To illustrate the fundamental math problem here — and the solution it points to — the Urban Institute and National Housing Conference recently looked at the financials from a number of housing projects in Denver that sought affordable housing fund loans and tax credits last year. Denver is a relatively good national case study: It doesn't have a white-hot housing market like Washington, but new housing construction there is healthier than in many places, and it's not overly regulated. Denver is like Minneapolis or Charlotte.
There, the researchers posed this common question about housing for the relative poor: "Why is it that the private market just can’t build housing at a cost people can afford?" asked Erika Poethig of the Urban Institute.
For renters who make 30 percent of the local median income, or even 60 percent, new multifamily buildings were simply impossible to build without public help once you factor in the costs of acquiring land, paying designers, constructing buildings, maintaining them and servicing loans. The Urban Institute has built a revealing interactive — based on composites of all of those real Denver deals — that lets you adjust the details to try to make the math work.
Nudge down the design and development fees, pay the construction workers less, drop the interest rate as low as it will go, spend nothing on maintenance, even assume that someone gave the land for free — and the buildings still aren't feasible. A 50-unit apartment is still millions short.
"Even if you try to tweak a lot," Poethig says, "for people of extremely low incomes, there’s just going to be this gap to the cost of development and production of housing."
Even if you could build an entire property for free, an apartment meant for extremely low-income renters (those making 30 percent of area median income or less) probably wouldn't work at the end of the day. Those apartments could still cost more to maintain over time than the families living in them would yield in rent. That's basically the story of what's broken with public housing today.
In the Urban Institute's model, there are really only three ways to solve the equation. You can demand renters pay more than what's considered affordable to them, or 30 percent of their income in rent. Push that assumption closer to 100 percent — assuming the poor don't need much for groceries, or bus tickets, or school clothes or prescriptions — and you may get there. Or you can push the target income for the renters higher, designing a building for families at 80 or 120 percent of the median income -- and that may do the trick, too. But then you're not really building affordable housing for the poor.

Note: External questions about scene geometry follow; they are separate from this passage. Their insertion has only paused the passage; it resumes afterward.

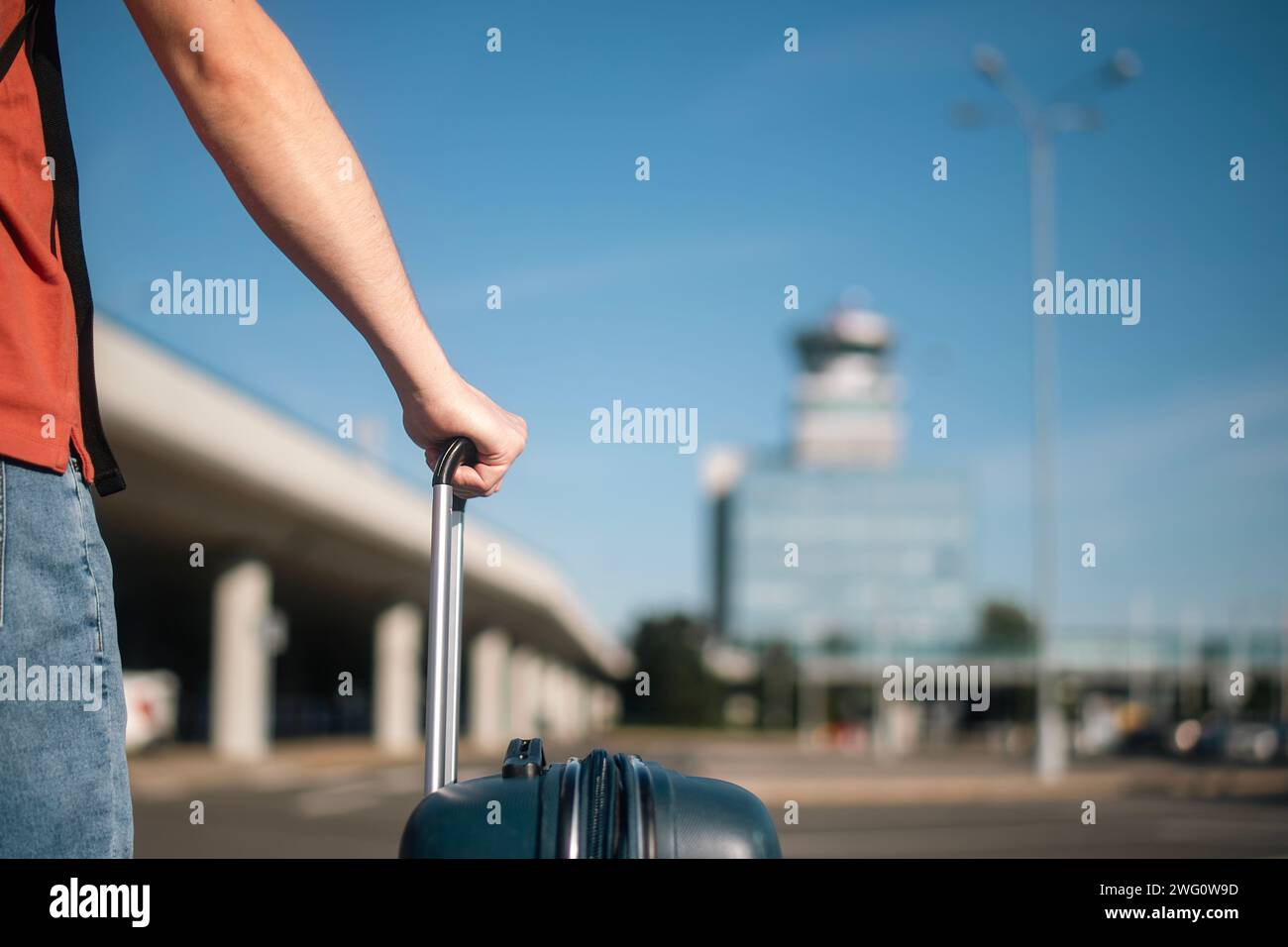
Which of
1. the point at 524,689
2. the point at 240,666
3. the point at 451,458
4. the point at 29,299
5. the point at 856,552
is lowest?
the point at 524,689

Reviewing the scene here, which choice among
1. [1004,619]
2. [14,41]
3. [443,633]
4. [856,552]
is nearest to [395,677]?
[443,633]

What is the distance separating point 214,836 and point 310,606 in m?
23.6

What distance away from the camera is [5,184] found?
1204 millimetres

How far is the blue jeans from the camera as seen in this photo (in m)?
1.15

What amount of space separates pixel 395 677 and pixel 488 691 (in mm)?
6300

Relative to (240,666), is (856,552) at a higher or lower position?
higher

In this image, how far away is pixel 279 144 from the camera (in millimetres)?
1203

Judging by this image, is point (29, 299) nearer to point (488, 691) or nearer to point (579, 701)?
point (488, 691)

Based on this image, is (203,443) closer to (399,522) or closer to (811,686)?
(399,522)

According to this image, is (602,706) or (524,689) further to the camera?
(602,706)

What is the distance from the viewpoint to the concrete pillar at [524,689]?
43312 millimetres

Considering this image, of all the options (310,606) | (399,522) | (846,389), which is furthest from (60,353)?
(846,389)

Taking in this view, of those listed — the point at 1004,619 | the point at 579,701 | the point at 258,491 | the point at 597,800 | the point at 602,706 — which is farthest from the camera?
the point at 1004,619

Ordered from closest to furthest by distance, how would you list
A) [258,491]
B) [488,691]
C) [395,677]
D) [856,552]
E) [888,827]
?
[888,827] → [258,491] → [395,677] → [488,691] → [856,552]
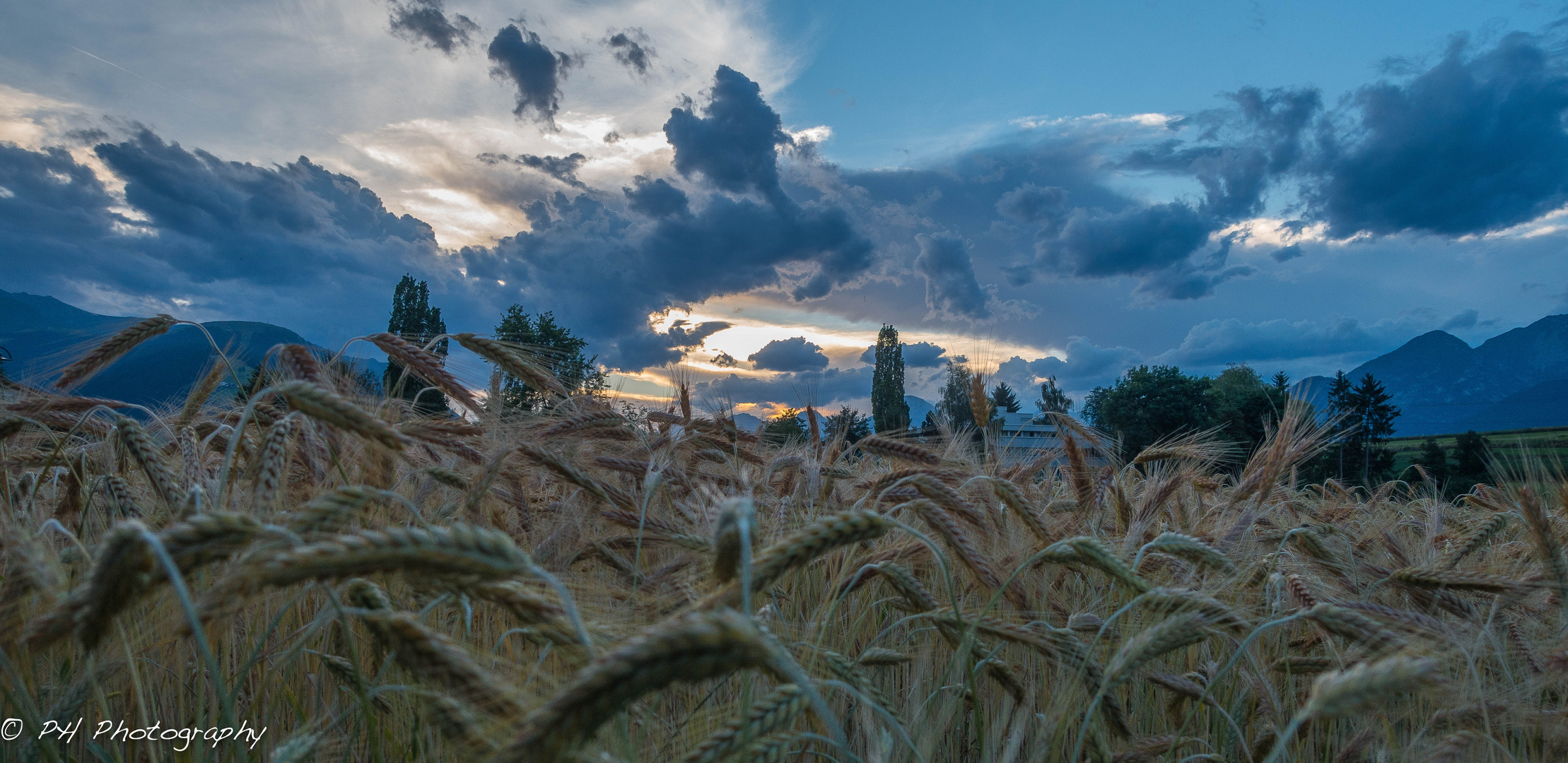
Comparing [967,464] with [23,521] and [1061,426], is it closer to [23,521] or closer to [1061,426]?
[1061,426]

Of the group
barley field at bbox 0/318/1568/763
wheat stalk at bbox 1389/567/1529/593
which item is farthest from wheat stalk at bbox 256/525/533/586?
wheat stalk at bbox 1389/567/1529/593

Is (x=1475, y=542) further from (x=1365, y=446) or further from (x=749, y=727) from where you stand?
(x=1365, y=446)

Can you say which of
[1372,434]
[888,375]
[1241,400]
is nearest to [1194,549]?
[1372,434]

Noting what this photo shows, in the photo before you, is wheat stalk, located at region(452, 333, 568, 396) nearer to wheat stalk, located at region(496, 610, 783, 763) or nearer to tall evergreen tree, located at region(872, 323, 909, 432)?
wheat stalk, located at region(496, 610, 783, 763)

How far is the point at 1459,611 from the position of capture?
2348 millimetres

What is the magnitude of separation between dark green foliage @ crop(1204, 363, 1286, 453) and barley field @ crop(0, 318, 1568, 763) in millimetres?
37945

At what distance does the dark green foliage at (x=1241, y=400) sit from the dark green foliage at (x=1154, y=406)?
4.19 feet

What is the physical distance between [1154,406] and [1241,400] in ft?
21.6

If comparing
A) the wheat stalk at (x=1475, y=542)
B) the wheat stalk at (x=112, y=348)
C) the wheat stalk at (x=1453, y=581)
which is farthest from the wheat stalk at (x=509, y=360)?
the wheat stalk at (x=1475, y=542)

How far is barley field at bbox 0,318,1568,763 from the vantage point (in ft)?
2.97

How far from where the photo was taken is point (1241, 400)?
5062cm

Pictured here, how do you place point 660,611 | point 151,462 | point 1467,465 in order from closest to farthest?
point 660,611 → point 151,462 → point 1467,465

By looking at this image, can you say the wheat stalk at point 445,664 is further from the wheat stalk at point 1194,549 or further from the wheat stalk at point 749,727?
the wheat stalk at point 1194,549

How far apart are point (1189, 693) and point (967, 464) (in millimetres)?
2161
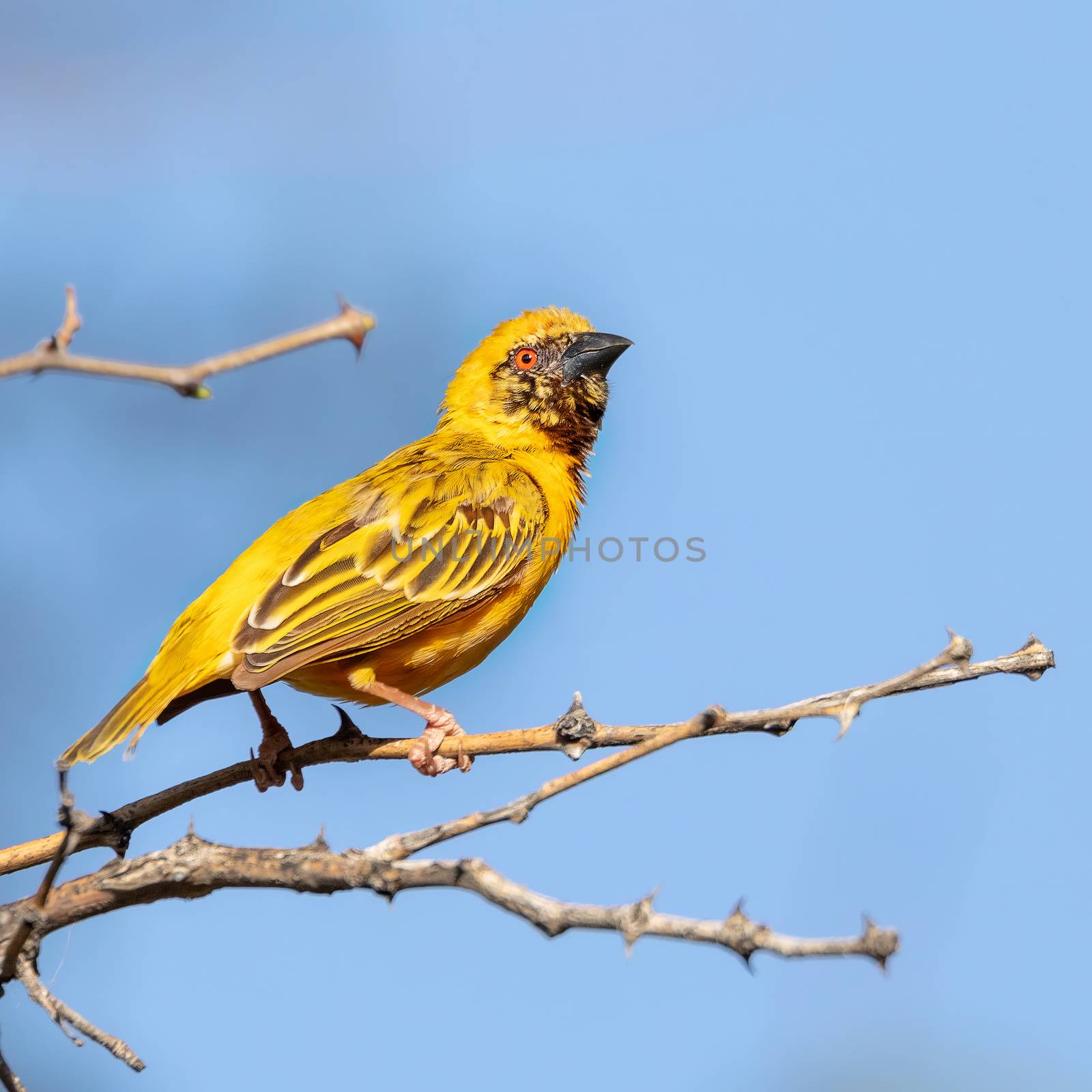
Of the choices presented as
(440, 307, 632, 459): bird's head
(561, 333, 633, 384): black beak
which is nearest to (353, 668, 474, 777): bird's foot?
(440, 307, 632, 459): bird's head

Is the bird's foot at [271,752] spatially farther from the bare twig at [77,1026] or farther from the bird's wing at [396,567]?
the bare twig at [77,1026]

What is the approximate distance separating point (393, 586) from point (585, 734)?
203 cm

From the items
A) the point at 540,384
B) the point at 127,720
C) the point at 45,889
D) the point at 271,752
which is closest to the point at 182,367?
the point at 45,889

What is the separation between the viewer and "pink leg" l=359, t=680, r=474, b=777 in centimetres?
472

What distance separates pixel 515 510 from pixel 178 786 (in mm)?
2277

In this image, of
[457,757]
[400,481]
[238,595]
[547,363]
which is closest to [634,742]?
[457,757]

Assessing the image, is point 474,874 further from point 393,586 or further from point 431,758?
point 393,586

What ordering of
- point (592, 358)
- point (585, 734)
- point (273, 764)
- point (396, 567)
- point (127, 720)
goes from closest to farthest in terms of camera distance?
point (585, 734)
point (127, 720)
point (273, 764)
point (396, 567)
point (592, 358)

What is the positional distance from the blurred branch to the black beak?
469 cm

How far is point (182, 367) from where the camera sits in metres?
1.95

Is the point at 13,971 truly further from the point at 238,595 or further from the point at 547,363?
the point at 547,363

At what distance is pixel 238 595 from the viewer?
5105 millimetres

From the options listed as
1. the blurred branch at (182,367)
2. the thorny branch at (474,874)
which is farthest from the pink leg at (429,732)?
the blurred branch at (182,367)

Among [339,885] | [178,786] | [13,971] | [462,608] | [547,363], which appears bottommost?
[13,971]
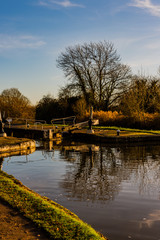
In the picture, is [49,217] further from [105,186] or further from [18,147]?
[18,147]

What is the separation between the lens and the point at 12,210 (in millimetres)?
6613

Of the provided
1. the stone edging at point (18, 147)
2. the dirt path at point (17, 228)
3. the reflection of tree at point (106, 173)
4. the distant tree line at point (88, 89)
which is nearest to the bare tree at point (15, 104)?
the distant tree line at point (88, 89)

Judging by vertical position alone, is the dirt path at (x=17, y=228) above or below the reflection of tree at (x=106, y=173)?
above

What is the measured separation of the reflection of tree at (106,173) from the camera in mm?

Or you can bridge the gap with public subsidies. That's the bottom line.
"Building affordable housing is truly a public-private partnership," Poethig says, "and the private only takes you so far."
Most of these properties will require some kind of aid for both the renter and the developer.
To the extent that government should step in when the private market can't, affordable housing is a prime example. The larger problem, though, is that we hardly devote the kind of public resources to this market failure that it demands.
Developers often say the same of luxury housing like much of what's rising right now in Washington — that they can't make any other kind of project pencil out. And where that's true, cities are starting to ponder this same calculation for the middle class. But the low-income math that the Urban Institute illustrates applies effectively everywhere. Even the cheaper cost of land or labor -- or low regulations -- won't save a community from this problem.